GOAL:
Quote the stretch of the post about the broken 2CV exhaust from "If I had written" through "would be over.", word for word.

--- start of PROVIDED PASSAGE ---

If I had written this last night it would have been called “Red Sky at Night – Highwaylass’s delight” and it would have been a cheerful reflection on an evening ride home after a successful sidecar voyage to the far distant territories of the Birmingham suburbs.

But I’m writing it tonight and it’s called ”I’m shit out of luck, still.”

Last week the 2CV exhaust sheared off about two thirds of the way along its length. I’m already a week late going to Wrexham to collect a 2CV engine for the Lomax (snow stopped travel), and now I don’t have a car. I put the screws on a friend and he agreed to be chauffeur yesterday – then it turned out that the seller wasn’t going to be around to do a handover. So I had a free Saturday. If DPD had done their part, I would have spent the day fitting a new exhaust and all my mobility problems would be over.

Friday came and went with no parcel. After half an hour on hold I got to speak to a human who muttered something about the parcel not having been scanned out and he would upgrade me for free to Saturday morning delivery.

--- end of PROVIDED PASSAGE ---
--- start of DATA PROVIDED ---

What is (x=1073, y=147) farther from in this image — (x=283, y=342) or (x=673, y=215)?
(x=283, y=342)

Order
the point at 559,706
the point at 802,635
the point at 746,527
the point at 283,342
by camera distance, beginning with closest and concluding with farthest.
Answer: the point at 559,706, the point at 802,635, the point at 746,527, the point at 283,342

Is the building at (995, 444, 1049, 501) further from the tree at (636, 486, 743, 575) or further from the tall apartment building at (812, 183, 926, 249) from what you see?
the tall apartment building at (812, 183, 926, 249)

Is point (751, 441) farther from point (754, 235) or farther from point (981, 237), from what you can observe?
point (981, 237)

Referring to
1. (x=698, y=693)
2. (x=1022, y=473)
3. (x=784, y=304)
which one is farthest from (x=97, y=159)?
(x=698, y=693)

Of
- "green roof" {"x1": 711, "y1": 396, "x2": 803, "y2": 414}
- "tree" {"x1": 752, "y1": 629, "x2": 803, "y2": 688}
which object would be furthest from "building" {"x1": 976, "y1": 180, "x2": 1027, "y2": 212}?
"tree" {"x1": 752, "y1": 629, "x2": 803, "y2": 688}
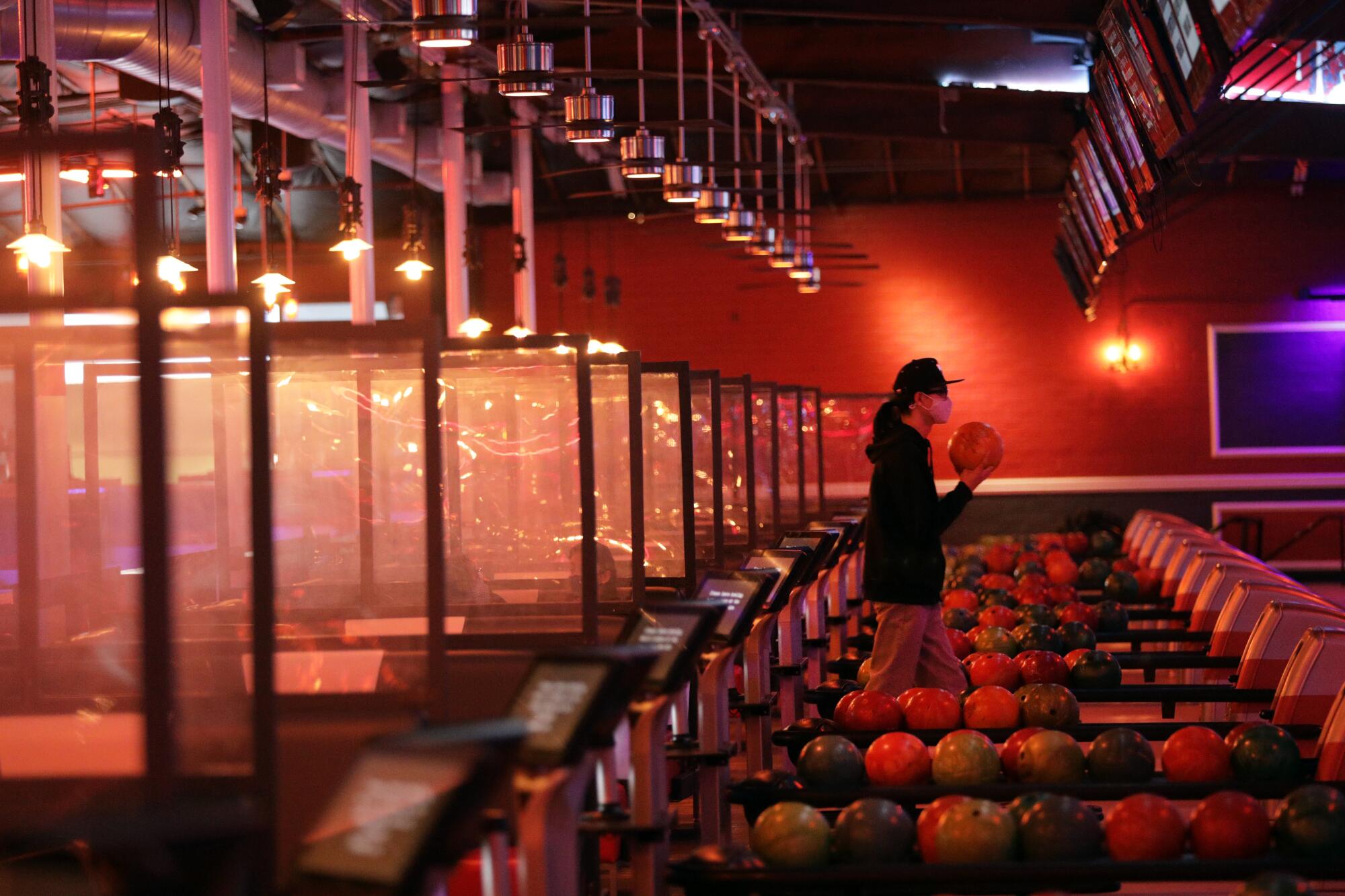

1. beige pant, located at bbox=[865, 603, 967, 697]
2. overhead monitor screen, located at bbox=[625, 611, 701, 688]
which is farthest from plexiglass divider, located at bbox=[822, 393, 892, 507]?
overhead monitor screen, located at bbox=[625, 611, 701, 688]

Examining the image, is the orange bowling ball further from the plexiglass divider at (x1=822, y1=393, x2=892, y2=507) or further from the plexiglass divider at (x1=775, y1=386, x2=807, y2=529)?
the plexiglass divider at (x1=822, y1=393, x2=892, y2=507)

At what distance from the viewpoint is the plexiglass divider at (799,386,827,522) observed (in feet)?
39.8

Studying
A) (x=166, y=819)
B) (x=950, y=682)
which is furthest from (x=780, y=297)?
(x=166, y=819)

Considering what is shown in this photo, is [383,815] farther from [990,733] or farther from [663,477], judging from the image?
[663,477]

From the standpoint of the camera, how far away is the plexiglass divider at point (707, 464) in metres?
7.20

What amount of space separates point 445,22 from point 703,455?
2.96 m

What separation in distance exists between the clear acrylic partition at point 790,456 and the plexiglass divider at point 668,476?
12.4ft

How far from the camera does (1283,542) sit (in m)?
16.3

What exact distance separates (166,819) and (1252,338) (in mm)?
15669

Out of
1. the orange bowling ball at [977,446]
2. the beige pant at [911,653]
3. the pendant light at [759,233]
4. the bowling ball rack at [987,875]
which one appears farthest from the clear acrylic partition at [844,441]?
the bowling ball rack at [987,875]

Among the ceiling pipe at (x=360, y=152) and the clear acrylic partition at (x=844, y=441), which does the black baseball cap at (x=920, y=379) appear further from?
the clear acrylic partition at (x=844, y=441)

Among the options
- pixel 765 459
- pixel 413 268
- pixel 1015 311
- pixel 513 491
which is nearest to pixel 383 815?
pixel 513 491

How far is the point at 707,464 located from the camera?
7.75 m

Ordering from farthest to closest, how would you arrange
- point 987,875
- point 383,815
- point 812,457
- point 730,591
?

--- end of DATA PROVIDED ---
--- start of DATA PROVIDED ---

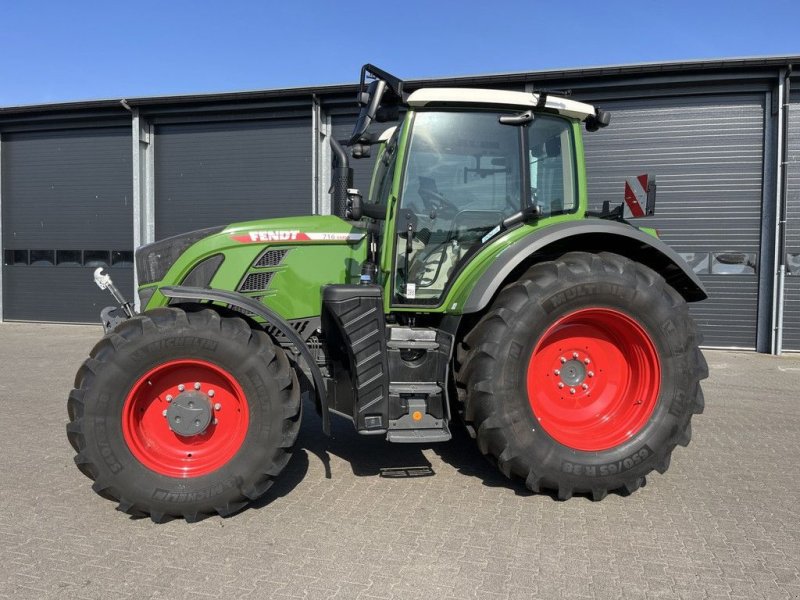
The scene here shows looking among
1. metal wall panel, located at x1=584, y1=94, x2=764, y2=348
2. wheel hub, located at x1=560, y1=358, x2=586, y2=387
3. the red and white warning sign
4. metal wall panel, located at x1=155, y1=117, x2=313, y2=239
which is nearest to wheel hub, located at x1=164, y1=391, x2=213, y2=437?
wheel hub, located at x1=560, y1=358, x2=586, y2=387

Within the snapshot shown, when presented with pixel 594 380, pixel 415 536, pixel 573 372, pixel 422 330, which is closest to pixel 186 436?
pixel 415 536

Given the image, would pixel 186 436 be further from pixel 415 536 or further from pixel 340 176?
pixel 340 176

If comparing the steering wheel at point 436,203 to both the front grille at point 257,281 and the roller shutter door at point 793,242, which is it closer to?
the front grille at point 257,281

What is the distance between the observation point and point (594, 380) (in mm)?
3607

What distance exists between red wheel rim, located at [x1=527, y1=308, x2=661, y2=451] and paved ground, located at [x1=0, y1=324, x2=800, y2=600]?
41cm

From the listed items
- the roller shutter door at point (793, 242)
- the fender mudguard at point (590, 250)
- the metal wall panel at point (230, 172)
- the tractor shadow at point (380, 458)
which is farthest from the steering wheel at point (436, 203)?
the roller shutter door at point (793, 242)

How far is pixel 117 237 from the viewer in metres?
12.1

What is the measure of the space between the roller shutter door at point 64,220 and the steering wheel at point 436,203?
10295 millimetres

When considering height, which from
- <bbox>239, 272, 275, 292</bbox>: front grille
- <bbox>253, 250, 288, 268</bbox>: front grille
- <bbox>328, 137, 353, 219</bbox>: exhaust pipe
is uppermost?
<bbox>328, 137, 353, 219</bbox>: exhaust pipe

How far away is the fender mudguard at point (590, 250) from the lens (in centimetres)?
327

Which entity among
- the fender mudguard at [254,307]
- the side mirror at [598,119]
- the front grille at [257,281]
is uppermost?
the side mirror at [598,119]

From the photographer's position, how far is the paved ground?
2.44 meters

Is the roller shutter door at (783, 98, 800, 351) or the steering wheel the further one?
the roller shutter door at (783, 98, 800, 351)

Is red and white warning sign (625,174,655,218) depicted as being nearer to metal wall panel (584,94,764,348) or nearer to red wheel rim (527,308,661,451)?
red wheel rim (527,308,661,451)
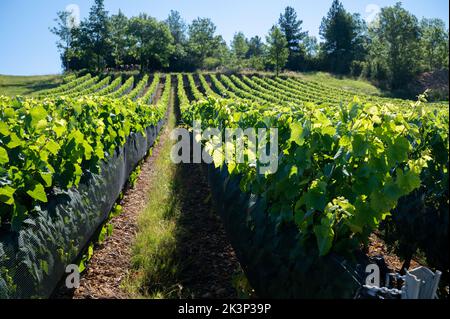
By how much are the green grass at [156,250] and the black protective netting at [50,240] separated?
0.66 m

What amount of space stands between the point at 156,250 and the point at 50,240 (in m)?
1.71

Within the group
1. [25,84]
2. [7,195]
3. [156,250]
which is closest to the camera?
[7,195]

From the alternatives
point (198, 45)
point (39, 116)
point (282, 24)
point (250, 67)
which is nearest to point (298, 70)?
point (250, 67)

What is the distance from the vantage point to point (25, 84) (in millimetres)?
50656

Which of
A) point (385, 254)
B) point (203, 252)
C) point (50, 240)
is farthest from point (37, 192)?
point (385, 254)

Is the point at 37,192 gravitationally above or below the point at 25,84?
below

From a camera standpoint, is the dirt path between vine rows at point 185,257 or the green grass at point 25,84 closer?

--- end of DATA PROVIDED ---

TASK OUTPUT:
If I had written this last night it would have been called “Red Sky at Night – Highwaylass’s delight” and it would have been a cheerful reflection on an evening ride home after a successful sidecar voyage to the far distant territories of the Birmingham suburbs.

But I’m writing it tonight and it’s called ”I’m shit out of luck, still.”

Last week the 2CV exhaust sheared off about two thirds of the way along its length. I’m already a week late going to Wrexham to collect a 2CV engine for the Lomax (snow stopped travel), and now I don’t have a car. I put the screws on a friend and he agreed to be chauffeur yesterday – then it turned out that the seller wasn’t going to be around to do a handover. So I had a free Saturday. If DPD had done their part, I would have spent the day fitting a new exhaust and all my mobility problems would be over.